While Monday’s vote was unanimous, Councilor Victor Chau asked if the cost could be offset by donations, which have been discussed in the past. The city is hoping to work with companies like Idexx and groups like the Animal Refuge League of Greater Portland.

“We have not received anything at this point, but we are intending to get this fully funded through donations,” Bryant said.

Westbrook residents have routinely brought up the need for a public dog park in the city, but discussions have often fizzled out while attempting to find a suitable location. When the Downtown Westbrook Coalition recently held its “visioning” session for the city’s future, a dog park was listed multiple times by residents.

Neighboring Portland has two dog parks – at Quarry Run near Falmouth and on Valley Street.

Bicentennial Park was chosen due to its existing parking lot, as well as proximity to downtown. In November of last year, Councilor John O’Hara, who serves as chairman of the Facilities and Streets Committee, said he is a dog owner who frequently brings his pet to the dog parks in Portland. He said because larger cities have passed leash laws for dogs, it has become necessary to provide dog parks.

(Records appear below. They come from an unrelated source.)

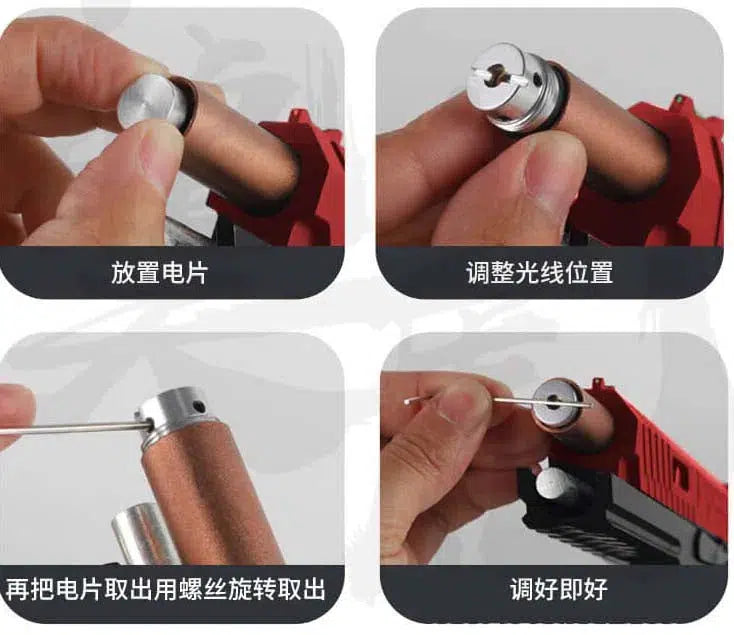 放置电片

调整光线位置

再把电片取出用螺丝旋转取出

调好即好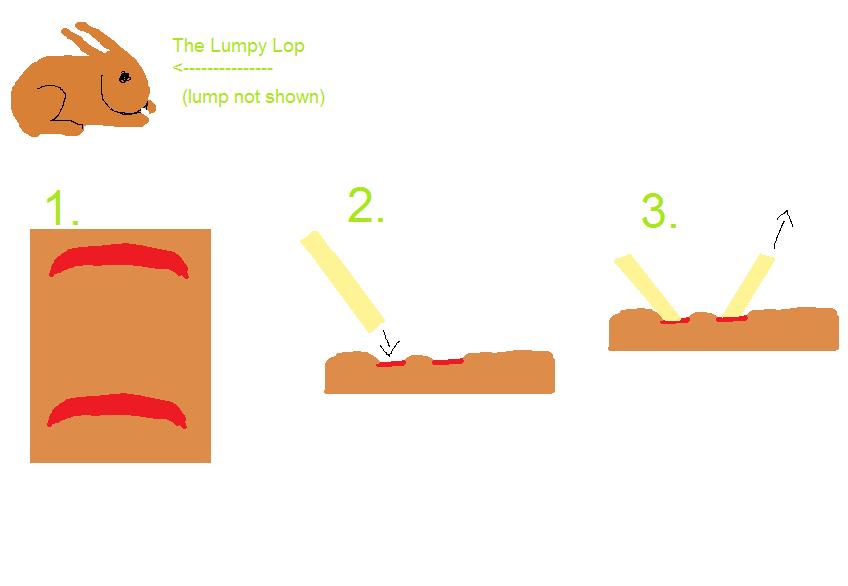 The Lumpy Lop
<---------------
(lump not shown)

1.

2.

3.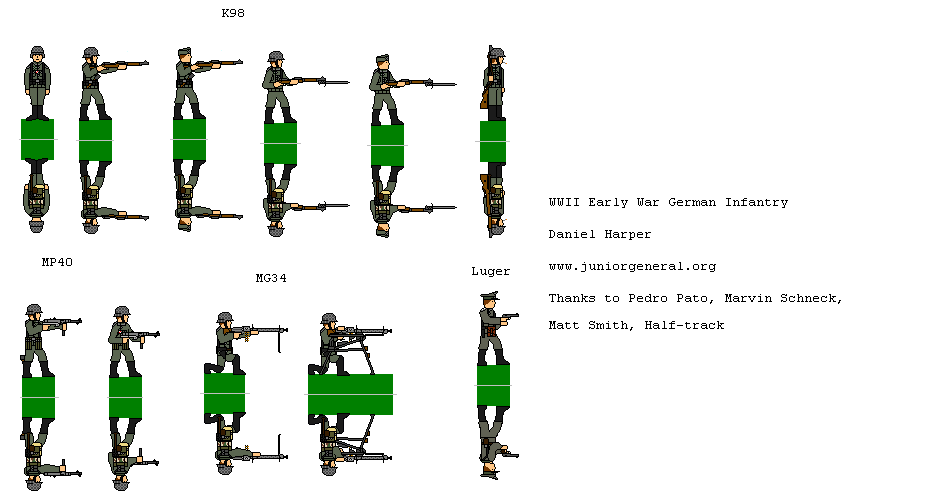 K98

MP40

MG34

Luger

WWII Early War German Infantry

Daniel Harper

www.juniorgeneral.org

Thanks to Pedro Pato, Marvin Schneck, Matt Smith, Half-track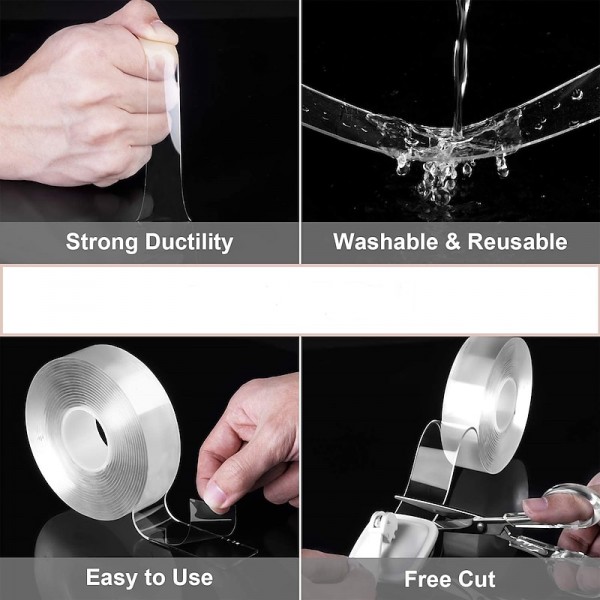 Strong Ductility

Washable & Reusable

Easy to Use

Free Cut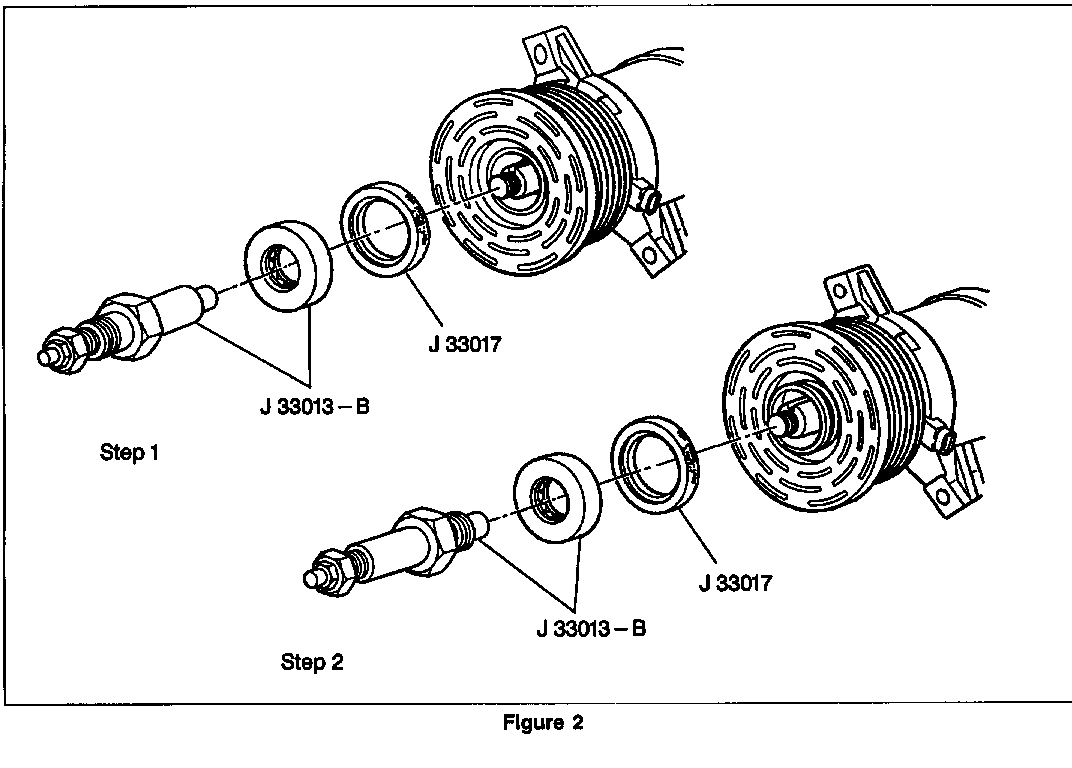 J 33017

J 33013 – B

Step 1

J 33017

J 33013 – B

Step 2

Figure 2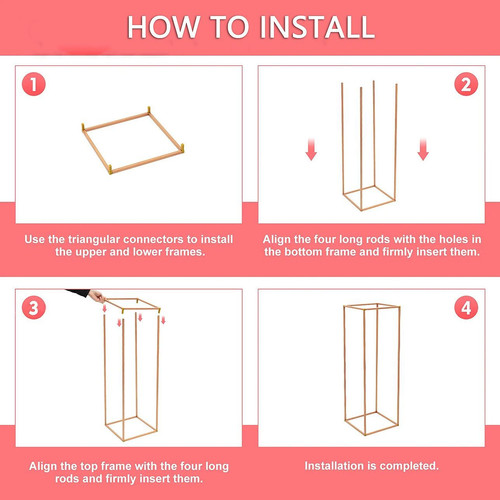 HOW TO INSTALL

1

Use the triangular connectors to install the upper and lower frames.

2

Align the four long rods with the holes in the bottom frame and firmly insert them.

3

Align the top frame with the four long rods and firmly insert them.

4

Installation is completed.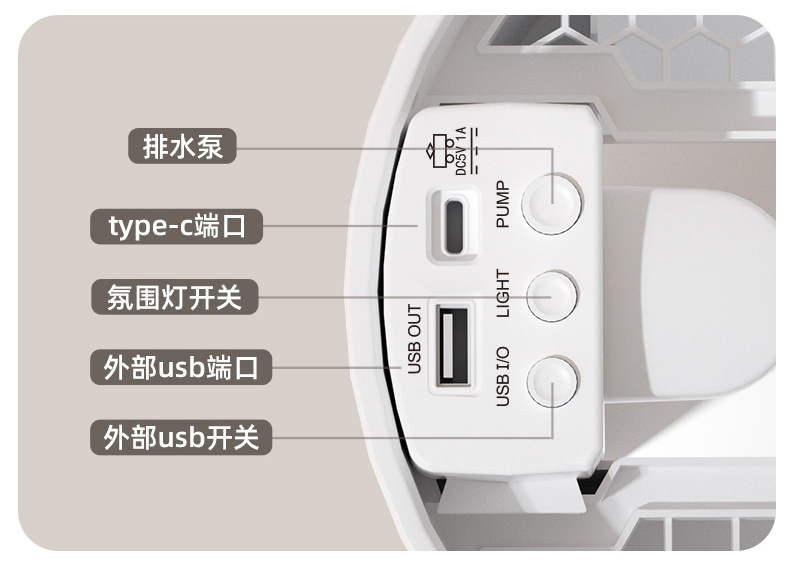 排水泵

type-c端口

氛围灯开关

外部usb端口

外部usb开关

DC5V 1A

PUMP

LIGHT

USB OUT

USB I/O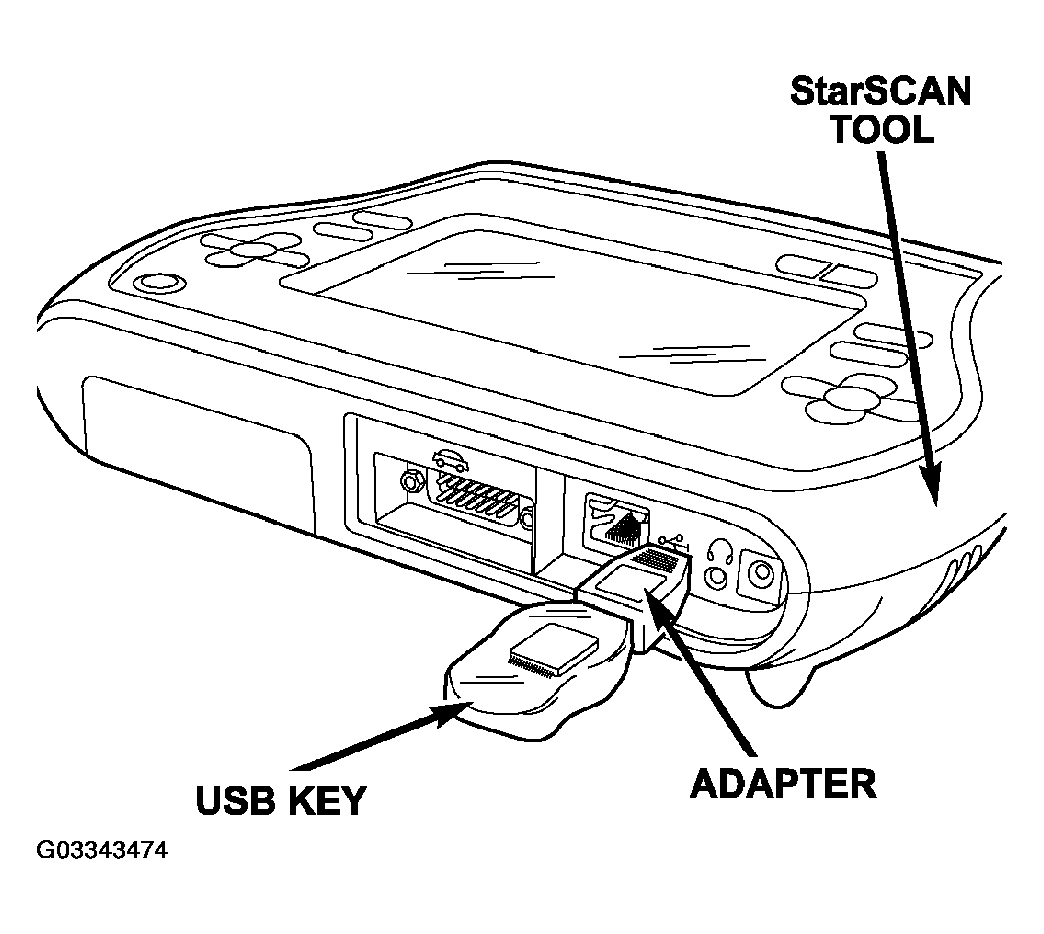 StarSCAN TOOL

USB KEY

ADAPTER

G03343474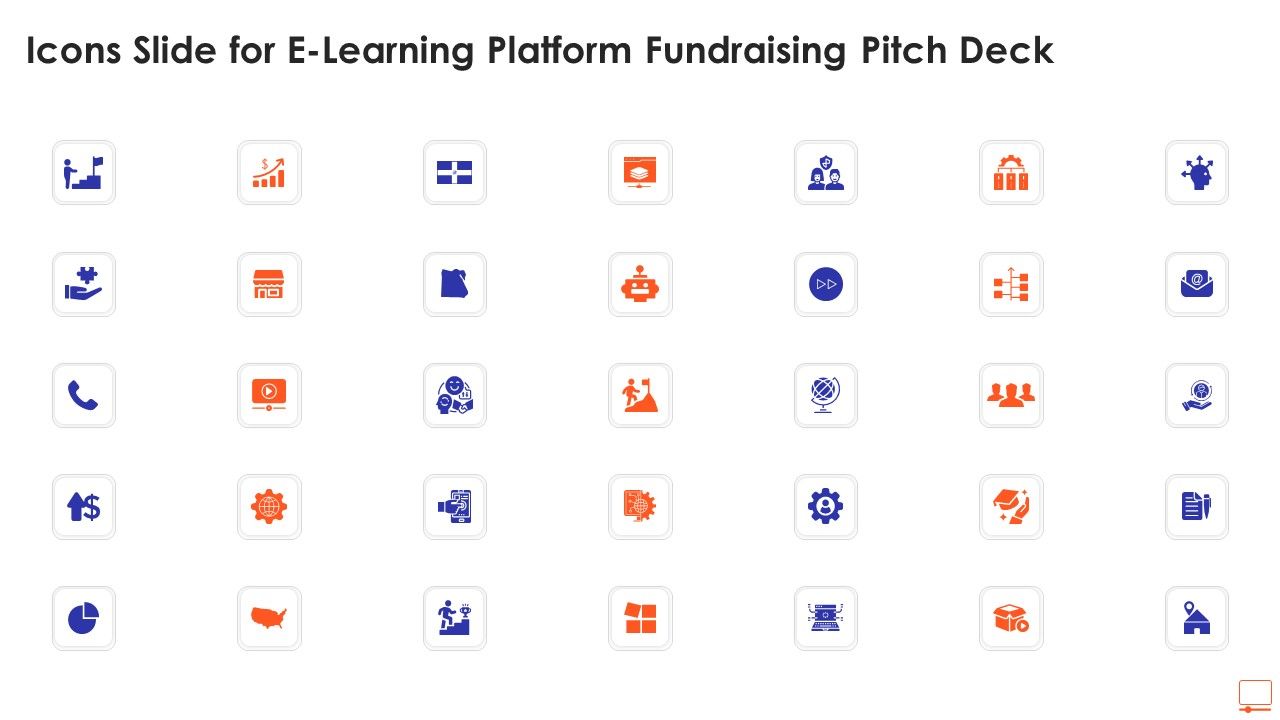 Icons Slide for E-Learning Platform Fundraising Pitch Deck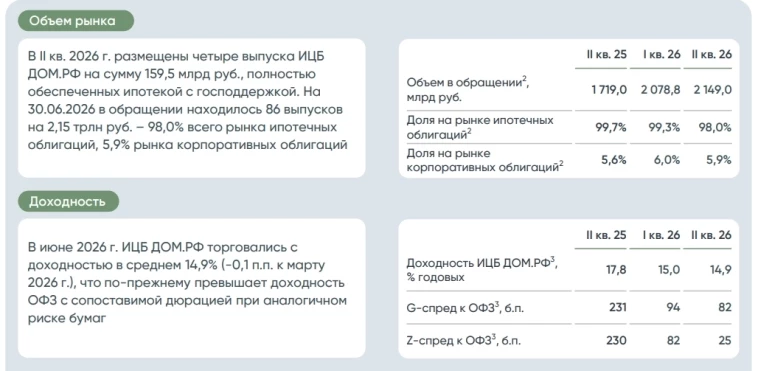 Объем рынка

В II кв. 2026 г. размещены четыре выпуска ИЦБ ДОМ.РФ на сумму 159,5 млрд руб., полностью обеспеченных ипотекой с господдержкой. На 30.06.2026 в обращении находилось 86 выпусков на 2,15 трлн руб. – 98,0% всего рынка ипотечных облигаций, 5,9% рынка корпоративных облигаций

| | II кв. 25 | I кв. 26 | II кв. 26 |
|---|---|---|---|
| Объем в обращении$^{2}$, млрд руб. | 1 719,0 | 2 078,8 | 2 149,0 |
| Доля на рынке ипотечных облигаций$^{2}$ | 99,7% | 99,3% | 98,0% |
| Доля на рынке корпоративных облигаций$^{2}$ | 5,6% | 6,0% | 5,9% |

Доходность

В июне 2026 г. ИЦБ ДОМ.РФ торговались с доходностью в среднем 14,9% (-0,1 п.п. к марту 2026 г.), что по-прежнему превышает доходность ОФЗ с сопоставимой дюрацией при аналогичном риске бумаг

| | II кв. 25 | I кв. 26 | II кв. 26 |
|---|---|---|---|
| Доходность ИЦБ ДОМ.РФ$^{3}$, % годовых | 17,8 | 15,0 | 14,9 |
| G-спред к ОФЗ$^{3}$, б.п. | 231 | 94 | 82 |
| Z-спред к ОФЗ$^{3}$, б.п. | 230 | 82 | 25 |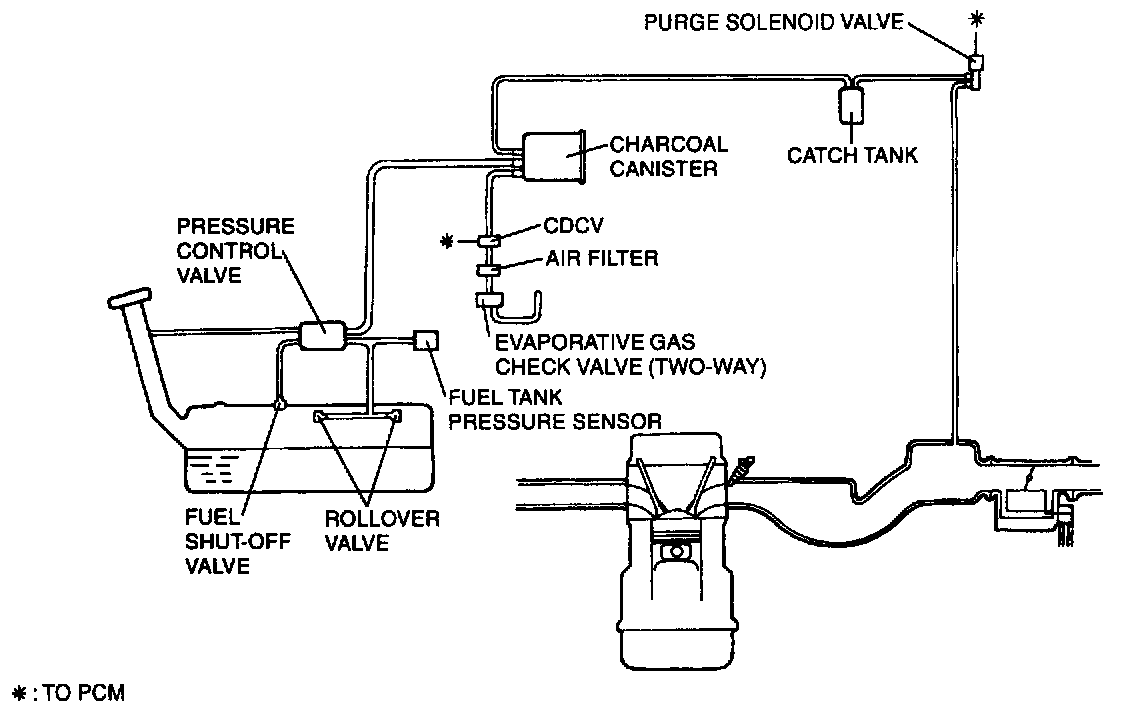 PURGE SOLENOID VALVE
*
CHARCOAL CANISTER
CATCH TANK
PRESSURE CONTROL VALVE
*
CDCV
AIR FILTER
EVAPORATIVE GAS CHECK VALVE (TWO-WAY)
FUEL TANK PRESSURE SENSOR
FUEL SHUT-OFF VALVE
ROLLOVER VALVE
*: TO PCM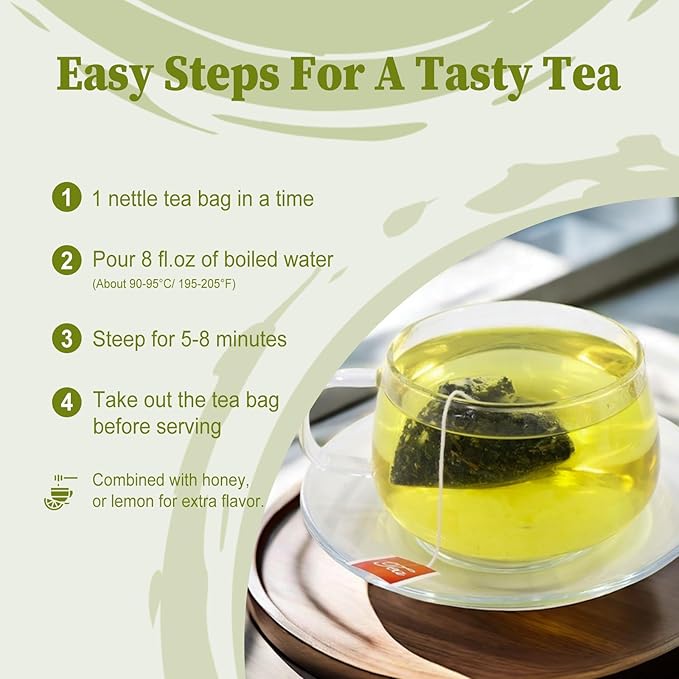 Easy Steps For A Tasty Tea

1 1 nettle tea bag in a time

2 Pour 8 fl.oz of boiled water
(About 90-95°C/ 195-205°F)

3 Steep for 5-8 minutes

4 Take out the tea bag before serving

Combined with honey, or lemon for extra flavor.

Tea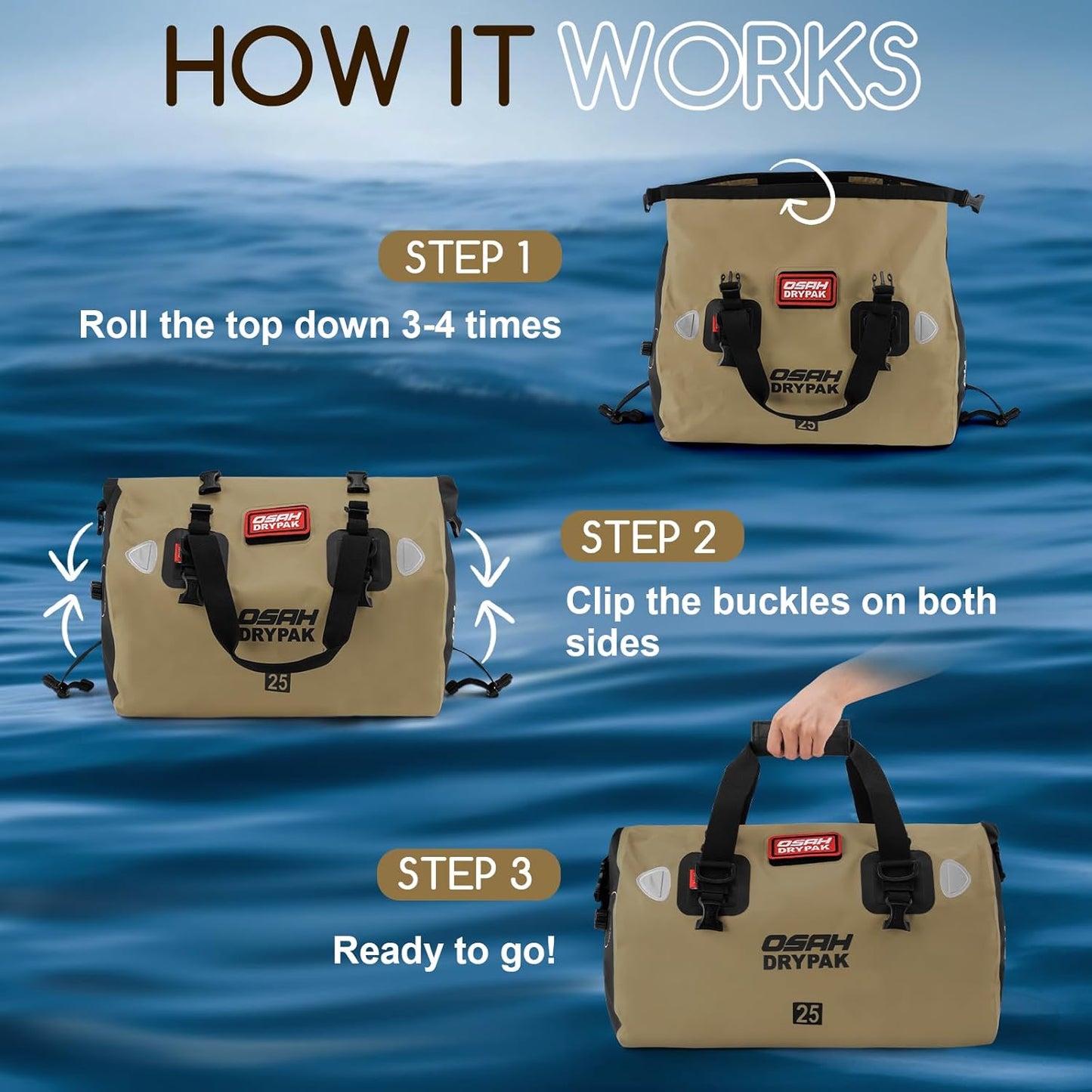 HOW IT WORKS

STEP 1

Roll the top down 3-4 times

OSAH DRYPAK

OSAH DRYPAK

25

OSAH DRYPAK

OSAH DRYPAK

25

STEP 2

Clip the buckles on both sides

STEP 3

Ready to go!

OSAH DRYPAK

OSAH DRYPAK

25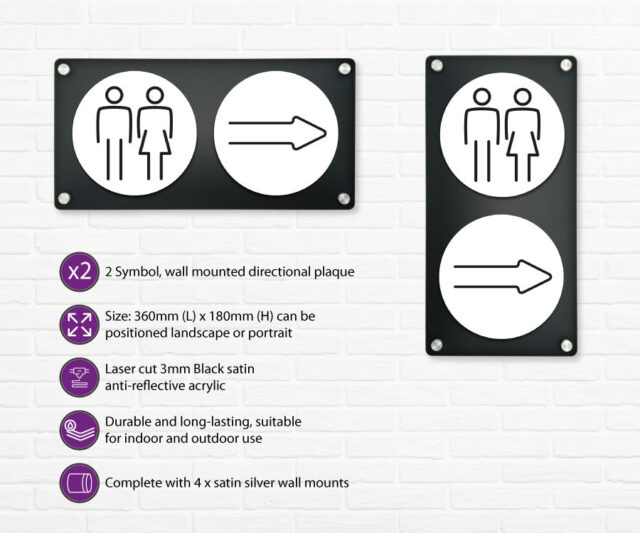 x2

2 Symbol, wall mounted directional plaque

Size: 360mm (L) x 180mm (H) can be positioned landscape or portrait

Laser cut 3mm Black satin anti-reflective acrylic

Durable and long-lasting, suitable for indoor and outdoor use

Complete with 4 x satin silver wall mounts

During previous meetings, Westbrook resident Ann Bainbridge has said she has strongly advocated for a dog park in the city, bringing the idea forward to city officials on multiple occasions. In November, she argued that using Bicentennial Park would make the area “more vibrant.”

The back portion of the property is home to a skate park, while the field area has been used for youth soccer programs. Just last year, Portland Trails extended its Stroudwater Trail system to culminate there, coming from behind Hannaford and the Westbrook Armory.

There had been some reluctance from officials in choosing Bicentennial Park due to the youth soccer hosted there. However, City Enginner Eric Dudley said those programs have been relocated to the field at East Bridge Street, which has also recently received new soccer goals.

“It’s actually an improvement,” he said about the move.

O’Hara said he knows residents have also advocated for a dog park in the northern portion of the city, which has more open land. Councilor Mike Sanphy has brought up the issue during previous meetings, but officials have opted to concentrate on establishing the Bicentennial Park location first.

“Let us get this one done, find out what works and needs to be tweaked, and we won’t forget about the northern end of town,” O’Hara said.

Also on Monday, the City Council awarded a second bid for fencing to Burns’ Fencing, for the Small Hardy Road field in the northern portion of the city. The parcel was donated to the city by the former White Bros. Construction, as has been a long time coming for the city.

Bryant said Monday that it has taken two years to establish the appropriate playing surface at the site due to tough conditions. There have also been multiple incidents of vehicles beind driven onto the field.

The city had to install irrigation last year, and will finally complete the project this fall when the fencing, gates, paved parking lot and landscaping are finished. Bryant said the fencing will help protect the field from future damage.

A portion of Westbrook’s Bicentennial Park off William Clarke Drive will be used for a dog park. The City Council approved spending $6,800 Monday for fencing and gates for the park, which has been long-sought by the community.